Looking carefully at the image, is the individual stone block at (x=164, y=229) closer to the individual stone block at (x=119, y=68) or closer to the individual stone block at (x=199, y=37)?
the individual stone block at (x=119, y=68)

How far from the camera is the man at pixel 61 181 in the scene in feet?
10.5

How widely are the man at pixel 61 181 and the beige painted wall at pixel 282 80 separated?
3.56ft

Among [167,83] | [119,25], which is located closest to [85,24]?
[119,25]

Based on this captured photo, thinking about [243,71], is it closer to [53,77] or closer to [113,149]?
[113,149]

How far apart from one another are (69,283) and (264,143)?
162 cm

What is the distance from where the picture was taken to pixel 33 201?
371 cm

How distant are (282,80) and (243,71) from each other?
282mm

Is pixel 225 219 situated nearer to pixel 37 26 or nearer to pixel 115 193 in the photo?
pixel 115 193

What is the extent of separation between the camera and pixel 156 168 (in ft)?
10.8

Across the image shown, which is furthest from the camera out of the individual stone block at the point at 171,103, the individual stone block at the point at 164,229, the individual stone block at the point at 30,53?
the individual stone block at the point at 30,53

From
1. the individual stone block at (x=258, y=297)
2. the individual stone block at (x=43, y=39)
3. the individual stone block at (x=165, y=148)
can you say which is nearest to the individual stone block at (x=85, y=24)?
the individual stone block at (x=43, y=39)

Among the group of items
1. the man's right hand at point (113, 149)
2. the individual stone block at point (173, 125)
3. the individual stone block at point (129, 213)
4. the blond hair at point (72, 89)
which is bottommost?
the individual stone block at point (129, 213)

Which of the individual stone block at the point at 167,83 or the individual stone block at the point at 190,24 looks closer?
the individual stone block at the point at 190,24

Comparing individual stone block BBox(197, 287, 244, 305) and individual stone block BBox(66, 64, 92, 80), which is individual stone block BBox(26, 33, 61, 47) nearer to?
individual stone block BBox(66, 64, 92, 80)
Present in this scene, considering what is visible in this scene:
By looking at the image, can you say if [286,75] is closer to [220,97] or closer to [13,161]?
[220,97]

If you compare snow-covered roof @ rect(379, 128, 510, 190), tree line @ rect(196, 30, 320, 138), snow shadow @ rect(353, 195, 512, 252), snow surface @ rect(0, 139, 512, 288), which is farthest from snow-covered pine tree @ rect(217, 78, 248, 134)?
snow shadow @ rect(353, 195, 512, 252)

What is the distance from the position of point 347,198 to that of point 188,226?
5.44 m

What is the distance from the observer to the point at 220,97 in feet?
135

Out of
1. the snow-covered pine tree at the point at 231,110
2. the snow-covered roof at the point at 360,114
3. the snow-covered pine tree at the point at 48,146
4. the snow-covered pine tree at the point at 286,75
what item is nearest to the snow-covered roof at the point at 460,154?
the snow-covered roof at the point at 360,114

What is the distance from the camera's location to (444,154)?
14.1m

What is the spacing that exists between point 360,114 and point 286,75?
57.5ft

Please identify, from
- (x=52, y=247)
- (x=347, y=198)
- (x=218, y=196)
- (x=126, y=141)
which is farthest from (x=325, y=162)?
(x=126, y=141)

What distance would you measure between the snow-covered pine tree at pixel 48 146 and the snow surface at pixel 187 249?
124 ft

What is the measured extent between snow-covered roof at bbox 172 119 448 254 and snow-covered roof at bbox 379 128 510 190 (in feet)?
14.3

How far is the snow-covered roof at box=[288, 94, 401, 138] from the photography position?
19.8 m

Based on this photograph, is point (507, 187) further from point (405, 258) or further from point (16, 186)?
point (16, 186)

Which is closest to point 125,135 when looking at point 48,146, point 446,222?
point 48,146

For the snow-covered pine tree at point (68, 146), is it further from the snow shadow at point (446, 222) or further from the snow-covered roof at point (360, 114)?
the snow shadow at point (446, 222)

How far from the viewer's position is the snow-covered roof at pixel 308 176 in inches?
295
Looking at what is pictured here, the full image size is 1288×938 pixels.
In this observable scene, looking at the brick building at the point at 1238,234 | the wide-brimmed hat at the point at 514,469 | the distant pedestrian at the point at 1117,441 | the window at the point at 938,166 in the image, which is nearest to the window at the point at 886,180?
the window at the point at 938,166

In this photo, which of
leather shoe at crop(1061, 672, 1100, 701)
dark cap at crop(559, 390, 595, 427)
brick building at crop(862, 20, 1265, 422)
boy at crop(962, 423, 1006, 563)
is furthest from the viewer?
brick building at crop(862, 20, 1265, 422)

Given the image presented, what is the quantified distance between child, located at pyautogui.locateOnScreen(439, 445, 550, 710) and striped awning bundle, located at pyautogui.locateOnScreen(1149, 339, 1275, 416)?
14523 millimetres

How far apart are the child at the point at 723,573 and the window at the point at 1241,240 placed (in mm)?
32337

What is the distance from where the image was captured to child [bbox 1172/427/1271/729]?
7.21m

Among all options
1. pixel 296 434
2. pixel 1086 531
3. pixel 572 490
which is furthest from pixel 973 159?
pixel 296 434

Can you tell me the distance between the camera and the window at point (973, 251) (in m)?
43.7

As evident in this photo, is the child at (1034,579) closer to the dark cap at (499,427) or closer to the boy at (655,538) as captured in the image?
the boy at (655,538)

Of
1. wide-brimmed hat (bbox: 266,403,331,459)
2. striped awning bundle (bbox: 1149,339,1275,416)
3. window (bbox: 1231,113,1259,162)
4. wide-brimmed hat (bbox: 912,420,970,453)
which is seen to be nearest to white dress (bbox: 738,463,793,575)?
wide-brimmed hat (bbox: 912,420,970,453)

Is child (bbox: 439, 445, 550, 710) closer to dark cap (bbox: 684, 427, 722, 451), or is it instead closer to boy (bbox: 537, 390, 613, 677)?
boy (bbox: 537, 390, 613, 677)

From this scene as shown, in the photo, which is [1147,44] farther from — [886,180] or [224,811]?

*THE EXERCISE*: Retype every one of the rows above word for word, leaving nothing out and changing nothing.

*TASK OUTPUT*:
Looking carefully at the image, is the individual stone block at (x=164, y=229) closer to the individual stone block at (x=119, y=68) or closer to the individual stone block at (x=199, y=37)?
the individual stone block at (x=119, y=68)

How far from the camera is the man at pixel 61 181 in the scene in feet?
10.5

How widely are the man at pixel 61 181 and the beige painted wall at pixel 282 80 separated?
3.56ft

Among [167,83] | [119,25], which is located closest to [85,24]?
[119,25]

Based on this captured photo, thinking about [243,71], is it closer to [53,77] or closer to [113,149]?
[113,149]

How far apart from one another are (69,283) and (264,143)?
162 cm

What is the distance from where the picture was taken to pixel 33 201?
371 cm

How distant are (282,80) and (243,71) from each other?
282mm

Is pixel 225 219 situated nearer to pixel 37 26 or nearer to pixel 115 193 in the photo?
pixel 115 193

What is the extent of separation between the camera and pixel 156 168 (in ft)?
10.8

Across the image shown, which is furthest from the camera out of the individual stone block at the point at 171,103, the individual stone block at the point at 164,229, the individual stone block at the point at 30,53?
the individual stone block at the point at 30,53

From
1. the individual stone block at (x=258, y=297)
2. the individual stone block at (x=43, y=39)
3. the individual stone block at (x=165, y=148)
can you say which is nearest to the individual stone block at (x=85, y=24)?
the individual stone block at (x=43, y=39)

Among the group of items
1. the man's right hand at point (113, 149)
2. the individual stone block at point (173, 125)
3. the individual stone block at point (129, 213)
4. the blond hair at point (72, 89)
which is bottommost?
the individual stone block at point (129, 213)

Which of the individual stone block at the point at 167,83 or the individual stone block at the point at 190,24 looks closer?
the individual stone block at the point at 190,24

Comparing individual stone block BBox(197, 287, 244, 305) and individual stone block BBox(66, 64, 92, 80), which is individual stone block BBox(26, 33, 61, 47) nearer to?
individual stone block BBox(66, 64, 92, 80)
Present in this scene, considering what is visible in this scene:
By looking at the image, can you say if [286,75] is closer to [220,97] or closer to [13,161]?
[220,97]

If you compare snow-covered roof @ rect(379, 128, 510, 190), tree line @ rect(196, 30, 320, 138), snow shadow @ rect(353, 195, 512, 252), snow surface @ rect(0, 139, 512, 288), which is farthest from snow-covered pine tree @ rect(217, 78, 248, 134)?
snow shadow @ rect(353, 195, 512, 252)

What is the distance from the position of point 347,198 to that of point 188,226?
5.44 m

What is the distance from the observer to the point at 220,97 in feet?
135

Out of
1. the snow-covered pine tree at the point at 231,110
2. the snow-covered roof at the point at 360,114
3. the snow-covered pine tree at the point at 48,146
4. the snow-covered pine tree at the point at 286,75
what item is nearest to the snow-covered roof at the point at 460,154?
the snow-covered roof at the point at 360,114

What is the distance from the camera's location to (444,154)?
14.1m

What is the spacing that exists between point 360,114 and point 286,75?
57.5ft

Please identify, from
- (x=52, y=247)
- (x=347, y=198)
- (x=218, y=196)
- (x=126, y=141)
which is farthest from (x=325, y=162)?
(x=126, y=141)

What distance would you measure between the snow-covered pine tree at pixel 48 146 and the snow surface at pixel 187 249?
124 ft

What is the measured extent between snow-covered roof at bbox 172 119 448 254 and snow-covered roof at bbox 379 128 510 190 (in feet)?
14.3

How far is the snow-covered roof at box=[288, 94, 401, 138] from the photography position?
19.8 m

Based on this photograph, is point (507, 187) further from point (405, 258) or further from point (16, 186)?
point (16, 186)

Which is closest to point 125,135 when looking at point 48,146, point 446,222?
point 48,146

For the snow-covered pine tree at point (68, 146), is it further from the snow shadow at point (446, 222) or further from the snow-covered roof at point (360, 114)?
the snow shadow at point (446, 222)

How far from the viewer's position is the snow-covered roof at pixel 308 176 in inches?
295
Looking at what is pictured here, the full image size is 1288×938 pixels.
In this observable scene, looking at the brick building at the point at 1238,234 | the wide-brimmed hat at the point at 514,469 | the distant pedestrian at the point at 1117,441 | the window at the point at 938,166 in the image, which is nearest to the window at the point at 886,180?
the window at the point at 938,166

In this photo, which of
leather shoe at crop(1061, 672, 1100, 701)
dark cap at crop(559, 390, 595, 427)
brick building at crop(862, 20, 1265, 422)
boy at crop(962, 423, 1006, 563)
is furthest from the viewer?
brick building at crop(862, 20, 1265, 422)

Given the image presented, what is the quantified distance between child, located at pyautogui.locateOnScreen(439, 445, 550, 710) and striped awning bundle, located at pyautogui.locateOnScreen(1149, 339, 1275, 416)?
14523 millimetres

How far apart are the child at the point at 723,573 and the window at the point at 1241,240 placed (in mm)?
32337

What is the distance from where the image was captured to child [bbox 1172/427/1271/729]?
7.21m

Among all options
1. pixel 296 434
2. pixel 1086 531
3. pixel 572 490
which is furthest from pixel 973 159?
pixel 296 434

Can you tell me the distance between the camera and the window at point (973, 251) (in m)?
43.7

As evident in this photo, is the child at (1034,579) closer to the dark cap at (499,427) or closer to the boy at (655,538) as captured in the image?
the boy at (655,538)

Of
1. wide-brimmed hat (bbox: 266,403,331,459)
2. striped awning bundle (bbox: 1149,339,1275,416)
3. window (bbox: 1231,113,1259,162)
4. wide-brimmed hat (bbox: 912,420,970,453)
which is seen to be nearest to white dress (bbox: 738,463,793,575)?
wide-brimmed hat (bbox: 912,420,970,453)

Is child (bbox: 439, 445, 550, 710) closer to dark cap (bbox: 684, 427, 722, 451), or is it instead closer to boy (bbox: 537, 390, 613, 677)?
boy (bbox: 537, 390, 613, 677)

From this scene as shown, in the photo, which is [1147,44] farther from — [886,180] or [224,811]?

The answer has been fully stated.